◆ **Source material**:
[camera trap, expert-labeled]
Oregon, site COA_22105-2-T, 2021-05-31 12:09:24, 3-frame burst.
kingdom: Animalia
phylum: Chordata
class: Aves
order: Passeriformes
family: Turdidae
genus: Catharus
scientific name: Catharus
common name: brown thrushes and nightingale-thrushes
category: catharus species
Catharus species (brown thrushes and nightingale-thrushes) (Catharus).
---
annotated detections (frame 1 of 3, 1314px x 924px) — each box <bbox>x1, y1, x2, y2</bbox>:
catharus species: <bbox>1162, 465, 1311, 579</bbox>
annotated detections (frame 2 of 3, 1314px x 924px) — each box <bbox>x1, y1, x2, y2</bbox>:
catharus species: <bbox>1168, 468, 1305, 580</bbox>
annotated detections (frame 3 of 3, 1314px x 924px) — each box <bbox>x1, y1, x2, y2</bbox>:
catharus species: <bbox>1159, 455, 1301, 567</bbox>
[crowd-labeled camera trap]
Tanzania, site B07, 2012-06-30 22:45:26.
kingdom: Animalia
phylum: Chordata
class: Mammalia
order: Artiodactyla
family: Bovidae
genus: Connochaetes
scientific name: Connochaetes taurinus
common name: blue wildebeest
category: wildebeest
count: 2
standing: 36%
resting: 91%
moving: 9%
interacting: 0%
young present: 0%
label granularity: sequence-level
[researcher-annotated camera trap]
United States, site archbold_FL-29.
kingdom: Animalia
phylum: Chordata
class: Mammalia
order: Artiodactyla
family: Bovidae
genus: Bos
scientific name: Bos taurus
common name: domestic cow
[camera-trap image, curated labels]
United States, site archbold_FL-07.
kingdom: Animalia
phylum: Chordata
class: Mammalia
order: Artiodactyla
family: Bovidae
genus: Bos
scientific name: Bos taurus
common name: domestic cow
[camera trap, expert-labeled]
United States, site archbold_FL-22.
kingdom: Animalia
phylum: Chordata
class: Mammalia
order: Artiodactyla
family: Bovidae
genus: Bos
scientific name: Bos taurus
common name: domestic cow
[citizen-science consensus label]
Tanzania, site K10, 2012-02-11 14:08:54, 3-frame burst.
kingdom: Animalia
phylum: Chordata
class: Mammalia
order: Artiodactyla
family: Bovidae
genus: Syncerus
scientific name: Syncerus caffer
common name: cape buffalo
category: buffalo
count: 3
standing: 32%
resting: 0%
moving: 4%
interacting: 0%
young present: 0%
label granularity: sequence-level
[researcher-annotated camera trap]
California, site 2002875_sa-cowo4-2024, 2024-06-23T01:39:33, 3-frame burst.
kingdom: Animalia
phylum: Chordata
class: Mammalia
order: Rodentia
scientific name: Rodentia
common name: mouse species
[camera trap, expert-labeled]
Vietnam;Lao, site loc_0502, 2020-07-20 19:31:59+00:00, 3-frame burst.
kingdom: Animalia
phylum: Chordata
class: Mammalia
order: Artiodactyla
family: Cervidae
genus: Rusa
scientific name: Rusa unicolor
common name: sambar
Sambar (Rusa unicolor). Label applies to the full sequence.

◆ **Task description**: Please copy out the data above exactly.

◆ **Expected answer**:
[camera trap, expert-labeled]
Oregon, site COA_22105-2-T, 2021-05-31 12:09:24, 3-frame burst.
kingdom: Animalia
phylum: Chordata
class: Aves
order: Passeriformes
family: Turdidae
genus: Catharus
scientific name: Catharus
common name: brown thrushes and nightingale-thrushes
category: catharus species
Catharus species (brown thrushes and nightingale-thrushes) (Catharus).
---
annotated detections (frame 1 of 3, 1314px x 924px) — each box <bbox>x1, y1, x2, y2</bbox>:
catharus species: <bbox>1162, 465, 1311, 579</bbox>
annotated detections (frame 2 of 3, 1314px x 924px) — each box <bbox>x1, y1, x2, y2</bbox>:
catharus species: <bbox>1168, 468, 1305, 580</bbox>
annotated detections (frame 3 of 3, 1314px x 924px) — each box <bbox>x1, y1, x2, y2</bbox>:
catharus species: <bbox>1159, 455, 1301, 567</bbox>
[crowd-labeled camera trap]
Tanzania, site B07, 2012-06-30 22:45:26.
kingdom: Animalia
phylum: Chordata
class: Mammalia
order: Artiodactyla
family: Bovidae
genus: Connochaetes
scientific name: Connochaetes taurinus
common name: blue wildebeest
category: wildebeest
count: 2
standing: 36%
resting: 91%
moving: 9%
interacting: 0%
young present: 0%
label granularity: sequence-level
[researcher-annotated camera trap]
United States, site archbold_FL-29.
kingdom: Animalia
phylum: Chordata
class: Mammalia
order: Artiodactyla
family: Bovidae
genus: Bos
scientific name: Bos taurus
common name: domestic cow
[camera-trap image, curated labels]
United States, site archbold_FL-07.
kingdom: Animalia
phylum: Chordata
class: Mammalia
order: Artiodactyla
family: Bovidae
genus: Bos
scientific name: Bos taurus
common name: domestic cow
[camera trap, expert-labeled]
United States, site archbold_FL-22.
kingdom: Animalia
phylum: Chordata
class: Mammalia
order: Artiodactyla
family: Bovidae
genus: Bos
scientific name: Bos taurus
common name: domestic cow
[citizen-science consensus label]
Tanzania, site K10, 2012-02-11 14:08:54, 3-frame burst.
kingdom: Animalia
phylum: Chordata
class: Mammalia
order: Artiodactyla
family: Bovidae
genus: Syncerus
scientific name: Syncerus caffer
common name: cape buffalo
category: buffalo
count: 3
standing: 32%
resting: 0%
moving: 4%
interacting: 0%
young present: 0%
label granularity: sequence-level
[researcher-annotated camera trap]
California, site 2002875_sa-cowo4-2024, 2024-06-23T01:39:33, 3-frame burst.
kingdom: Animalia
phylum: Chordata
class: Mammalia
order: Rodentia
scientific name: Rodentia
common name: mouse species
[camera trap, expert-labeled]
Vietnam;Lao, site loc_0502, 2020-07-20 19:31:59+00:00, 3-frame burst.
kingdom: Animalia
phylum: Chordata
class: Mammalia
order: Artiodactyla
family: Cervidae
genus: Rusa
scientific name: Rusa unicolor
common name: sambar
Sambar (Rusa unicolor). Label applies to the full sequence.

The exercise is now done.